Re: entire cluster dies with EOFException

Posted by Aaron Zimmerman <az...@sproutsocial.com>.

Closing the loop on this, It appears that upping the initLimit did resolve
the issue.  Thanks all for the help.

Thanks,

Aaron Zimmerman


On Tue, Jul 8, 2014 at 4:40 PM, Flavio Junqueira <
fpjunqueira@yahoo.com.invalid> wrote:

> Agreed, but we need that check because we expect bytes for the checksum
> computation right underneath. The bit that's odd is that we make the same
> check again below:
>
>         try {
>                 long crcValue = ia.readLong("crcvalue");
>                 byte[] bytes = Util.readTxnBytes(ia);
>                 // Since we preallocate, we define EOF to be an
>                 if (bytes == null || bytes.length==0) {
>                     throw new EOFException("Failed to read " + logFile);
>                 }
>                 // EOF or corrupted record
>                 // validate CRC
>                 Checksum crc = makeChecksumAlgorithm();
>                 crc.update(bytes, 0, bytes.length);
>                 if (crcValue != crc.getValue())
>                     throw new IOException(CRC_ERROR);
>                 if (bytes == null || bytes.length == 0)
>                     return false;
>                 hdr = new TxnHeader();
>                 record = SerializeUtils.deserializeTxn(bytes, hdr);
>             } catch (EOFException e) {
>
> I'm moving this discussion, to the jira, btw.

**Data provided**
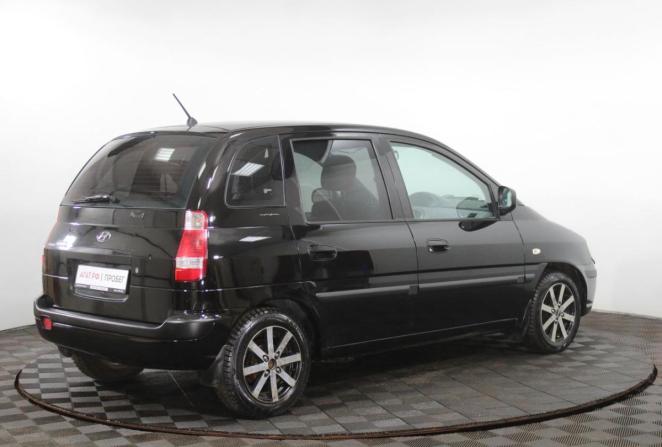Hyundai Matrix I Рестайлинг с пробегом 2007 года, цена 435 000 рублей, 179950 км, компактвэн, Автокод Объявления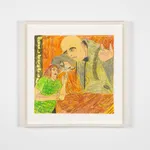 Benni Kakert, Holzkiste, 2023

**Questions to answer**
#1 Please update the EOFException thread, starting at "Re: entire cluster" and ending at "for the help.", so that "syncLimit" replaces "initLimit".
#2 In the EOFException thread, which change does Aaron Zimmerman say resolved the issue?

**List of solutions**
#1
Re: entire cluster dies with EOFException

Posted by Aaron Zimmerman <az...@sproutsocial.com>.

Closing the loop on this, It appears that upping the syncLimit did resolve
the issue.  Thanks all for the help.

#2 Upping the initLimit.